**TEXT TO READ**
━━━
To conclude a list of Zdeněk's numerous scientific activities, we must emphasize his long and fruitful collaboration with Prof. Josef Michl, a distinguished photochemist (and the first Ph.D. student of Prof. Zahradník) at the University of Colorado at Boulder, U.S.A. and recently also at the IOCB. They have addressed, in a series of theoretical studies, the problem of spin-orbit and spin-spin coupling in organic biradicals. Simultaneously, they have been able to come up with a comprehensible and intuitive analysis of the computed values in terms of the natural orbitals that influenced the way one thinks about this phenomenon. Very recently, both chemists used their accumulated experience in the quest for molecules that can mediate the process of singlet fission which might be the important phenomenon in harvesting solar energy in the future.

We may summarize Zdeněk's scientific life by mentioning that all of the above described efforts and scientific achievements are well documented and archived in more than 130 papers that Zdeněk has authored or co-authored up to now. It can be mentioned that at least one third of the papers were published in top-level journals, such as the Journal of the American Chemical Society or Angewandte Chemie and Zdeněk can be proud to be a co-author of one research article in Nature, a journal that does not publish many contributions from theoretical chemistry. All together, his work has received more than 4000 citations. Zdeněk's H-index (a popular rating of scientific activity which we deliberately wrote in italics not to invoke an impression that it is the 'Zdeněk Havlas-index') is 30, which is a respectable value and it comes at no surprise that Zdeněk was elected a member of the Czech Learned Society which is an association of the most respected Czech scientists. Below, we have attempted to select the 'top ten' contributions of Zdeněk covering both his early years and his more recent achievements.

In 2002, Zdeněk embarked on another mission, as difficult and challenging as top-level computational chemistry, though accompanied by less gratitude and rewards. He became the Director of the Institute of Organic Chemistry and Biochemistry, Academy of Sciences of the Czech Republic with the vision to transform the institute into an institution on the level of world-class universities and institutes. Only the future may tell us what place Zdeněk will earn in the IOCB's history and whether he has succeeded in his ambitious mission, but it is already clear that he has considerably reshaped the institute, both materially and mentally. The major reconstruction of the IOCB campus, complete reorganization of the IOCB organization structure that has led to a simple and efficient flat structure, IOCB Postdoctoral and Sabbatical programs, an invited lecture series, the establishment and continuation of the Gilead Sciences Research Center in Prague are just a few of his achievements that may possibly in future be considered as landmarks in the history of the IOCB.
━━━
**RAW DATA**
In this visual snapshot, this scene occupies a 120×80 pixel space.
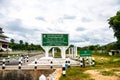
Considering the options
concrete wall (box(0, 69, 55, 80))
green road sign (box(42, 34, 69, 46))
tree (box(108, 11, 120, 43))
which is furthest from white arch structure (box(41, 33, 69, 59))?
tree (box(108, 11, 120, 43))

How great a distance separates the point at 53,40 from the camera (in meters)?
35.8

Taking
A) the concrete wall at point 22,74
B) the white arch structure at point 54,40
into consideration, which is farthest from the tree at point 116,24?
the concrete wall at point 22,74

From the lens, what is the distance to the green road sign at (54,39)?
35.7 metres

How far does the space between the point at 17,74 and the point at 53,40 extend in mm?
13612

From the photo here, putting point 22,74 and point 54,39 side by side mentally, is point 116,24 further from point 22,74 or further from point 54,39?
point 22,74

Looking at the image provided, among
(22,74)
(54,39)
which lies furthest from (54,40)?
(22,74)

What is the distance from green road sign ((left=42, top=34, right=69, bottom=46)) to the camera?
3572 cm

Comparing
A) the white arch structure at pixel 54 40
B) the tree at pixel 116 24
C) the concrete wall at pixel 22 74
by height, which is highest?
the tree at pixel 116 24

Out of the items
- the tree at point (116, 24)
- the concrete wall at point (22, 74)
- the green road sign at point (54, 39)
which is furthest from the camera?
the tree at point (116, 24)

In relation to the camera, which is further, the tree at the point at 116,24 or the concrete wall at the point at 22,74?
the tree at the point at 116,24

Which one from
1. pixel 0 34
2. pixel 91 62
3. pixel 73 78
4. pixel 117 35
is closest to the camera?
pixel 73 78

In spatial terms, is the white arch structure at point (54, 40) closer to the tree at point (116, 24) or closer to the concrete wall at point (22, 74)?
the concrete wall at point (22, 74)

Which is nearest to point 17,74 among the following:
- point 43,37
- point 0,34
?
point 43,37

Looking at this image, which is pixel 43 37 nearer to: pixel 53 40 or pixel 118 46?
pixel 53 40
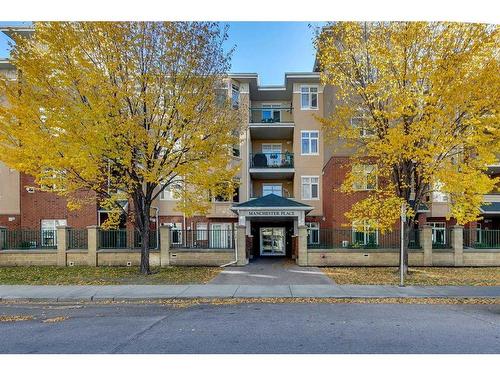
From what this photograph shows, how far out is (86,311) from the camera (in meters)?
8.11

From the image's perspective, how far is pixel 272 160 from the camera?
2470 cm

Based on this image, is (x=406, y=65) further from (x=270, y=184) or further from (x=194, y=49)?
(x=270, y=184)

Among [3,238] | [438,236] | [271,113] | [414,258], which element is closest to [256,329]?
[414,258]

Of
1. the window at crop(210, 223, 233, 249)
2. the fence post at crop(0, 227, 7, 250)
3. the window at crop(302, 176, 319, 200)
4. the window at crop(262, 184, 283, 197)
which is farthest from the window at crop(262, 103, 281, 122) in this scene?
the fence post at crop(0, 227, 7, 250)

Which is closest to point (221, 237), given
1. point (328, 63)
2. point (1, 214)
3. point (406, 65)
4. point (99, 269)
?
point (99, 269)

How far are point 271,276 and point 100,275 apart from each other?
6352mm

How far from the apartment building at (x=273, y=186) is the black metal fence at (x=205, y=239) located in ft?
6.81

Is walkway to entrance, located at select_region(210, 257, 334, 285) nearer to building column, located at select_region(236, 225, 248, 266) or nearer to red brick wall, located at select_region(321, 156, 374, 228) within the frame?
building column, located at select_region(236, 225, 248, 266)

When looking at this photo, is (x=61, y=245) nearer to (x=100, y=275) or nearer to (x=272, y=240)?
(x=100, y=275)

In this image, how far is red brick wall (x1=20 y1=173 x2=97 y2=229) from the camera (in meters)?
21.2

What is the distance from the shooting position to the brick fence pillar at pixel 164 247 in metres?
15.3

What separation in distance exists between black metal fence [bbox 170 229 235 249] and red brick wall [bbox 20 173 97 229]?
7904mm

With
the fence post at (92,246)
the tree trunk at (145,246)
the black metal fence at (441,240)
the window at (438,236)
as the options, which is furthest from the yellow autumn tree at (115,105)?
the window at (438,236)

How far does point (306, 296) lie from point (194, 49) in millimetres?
━━━
**GOAL**
In the text about Zdeněk's scientific career, what is his H-index?

**RESULT**
30